Building the storage map

storage must contain the device’s persisted Fireblocks NCW entries (every NCW-* key) verbatim — the encrypted values exactly as stored. The migration iframe re-hydrates this map and decrypts the secure entries itself using the same password and deviceId, so the values must stay as ciphertext. Build it in your application, where your Fireblocks NCW integration persisted the device. The snippet below reads the default browser storage; if you configured a custom NCW storage provider, read the device’s entries from there instead.
import { BrowserLocalStorageProvider } from "@fireblocks/ncw-js-sdk";

const buildStorage = async (): Promise<Record<string, string>> => {
  const provider = new BrowserLocalStorageProvider();
  // getAllKeys() returns logical keys with the `NCW-` prefix stripped.
  const keys = await provider.getAllKeys();
  const storage: Record<string, string> = {};
  for (const key of keys) {
    // The base provider returns the raw stored value (ciphertext for secure entries).
    const value = await provider.get(key);
    // Re-add the `NCW-` prefix so the map matches what was persisted.
    if (value !== null) storage[`NCW-${key}`] = value;
  }
  return storage;
};
Enumerate the base BrowserLocalStorageProvider so secure entries stay encrypted.
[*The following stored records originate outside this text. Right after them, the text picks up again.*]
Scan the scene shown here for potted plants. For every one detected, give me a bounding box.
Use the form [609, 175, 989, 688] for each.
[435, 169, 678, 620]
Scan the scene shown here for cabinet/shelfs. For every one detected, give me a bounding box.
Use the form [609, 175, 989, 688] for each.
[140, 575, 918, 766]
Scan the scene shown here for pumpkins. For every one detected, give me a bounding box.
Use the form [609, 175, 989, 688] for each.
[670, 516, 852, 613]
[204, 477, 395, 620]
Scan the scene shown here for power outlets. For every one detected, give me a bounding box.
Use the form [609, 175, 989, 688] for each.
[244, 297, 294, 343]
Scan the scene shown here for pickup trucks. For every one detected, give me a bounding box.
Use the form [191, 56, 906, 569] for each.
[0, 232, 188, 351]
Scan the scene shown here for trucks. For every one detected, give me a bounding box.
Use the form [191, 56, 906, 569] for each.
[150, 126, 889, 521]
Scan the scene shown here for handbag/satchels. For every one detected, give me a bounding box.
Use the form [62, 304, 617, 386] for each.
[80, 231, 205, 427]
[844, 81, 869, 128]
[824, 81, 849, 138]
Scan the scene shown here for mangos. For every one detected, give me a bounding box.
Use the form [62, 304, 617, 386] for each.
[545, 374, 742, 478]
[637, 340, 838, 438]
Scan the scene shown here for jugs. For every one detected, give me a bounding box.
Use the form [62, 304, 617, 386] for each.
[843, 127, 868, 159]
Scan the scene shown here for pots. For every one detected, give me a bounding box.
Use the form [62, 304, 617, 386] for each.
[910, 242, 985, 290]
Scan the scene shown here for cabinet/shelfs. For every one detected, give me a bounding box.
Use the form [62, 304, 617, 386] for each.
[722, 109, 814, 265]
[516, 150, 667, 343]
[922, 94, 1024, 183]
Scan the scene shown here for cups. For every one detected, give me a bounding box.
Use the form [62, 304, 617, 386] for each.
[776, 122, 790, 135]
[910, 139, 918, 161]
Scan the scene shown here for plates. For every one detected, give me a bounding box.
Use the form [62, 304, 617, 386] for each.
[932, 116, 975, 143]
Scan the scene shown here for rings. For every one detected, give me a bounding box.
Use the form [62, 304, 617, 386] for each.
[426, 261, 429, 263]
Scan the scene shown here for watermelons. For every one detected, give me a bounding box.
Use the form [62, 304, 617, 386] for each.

Do not read entries through a secure-storage provider (ISecureStorageProvider, e.g. PasswordEncryptedLocalStorage) — its get() decrypts to plaintext, which will not round-trip through the takeover.

Result

type MigrateFromFireblocksResponse = {
  wallets: MigratedWalletResult[];
  migration: { fireblocksDeviceId: string };
};

type MigratedWalletResult = {
  chainName: string;
  result:
    // Migrated on this run.
    | { ok: true; account: CreateWalletAccountResponse; fireblocksAlgorithm: string; fireblocksKeyId: string }
    // Already migrated on a prior run — the wallet exists, nothing to do.
    | { ok: true; alreadyMigrated: true }
    // This chain failed; other chains may still have succeeded.
    | { ok: false; errorCode: string };
};
Migration is per chain, so inspect wallets to see which chains migrated. account is the created WaaS wallet account; fireblocksAlgorithm and fireblocksKeyId identify the source Fireblocks key, useful for logging and reconciliation. Re-running migration is safe: a chain already imported on a prior run comes back as { ok: true, alreadyMigrated: true }. A { ok: false } entry means that chain failed while others may have succeeded — surface it and let the user retry. Possible errorCode values:
errorCodeMeaning
MIGRATION_UNSUPPORTED_CHAINThe chain can’t be migrated from a Fireblocks NCW wallet (e.g. Aleo, Midnight).
MIGRATION_UNVERIFIED_CHAINThe chain isn’t supported for migration yet.
MIGRATION_NO_KEY_FOR_ALGOThe device has no key for that chain’s signing algorithm.
MIGRATION_IMPORT_*The key import into Dynamic failed (transient backend or address-check issue). Safe to retry.
Treat any other ok: false as a failure to surface and retry.

Error Handling

These are thrown from the call itself (distinct from the per-chain errorCode above):
  • If no WaaS wallet provider is registered, it throws a NoWalletProviderFoundError.
  • If the resolved provider is not a WaaS provider, it throws a NotWaasWalletProviderError.
  • A wrong password fails the takeover; it does not create a usable wallet.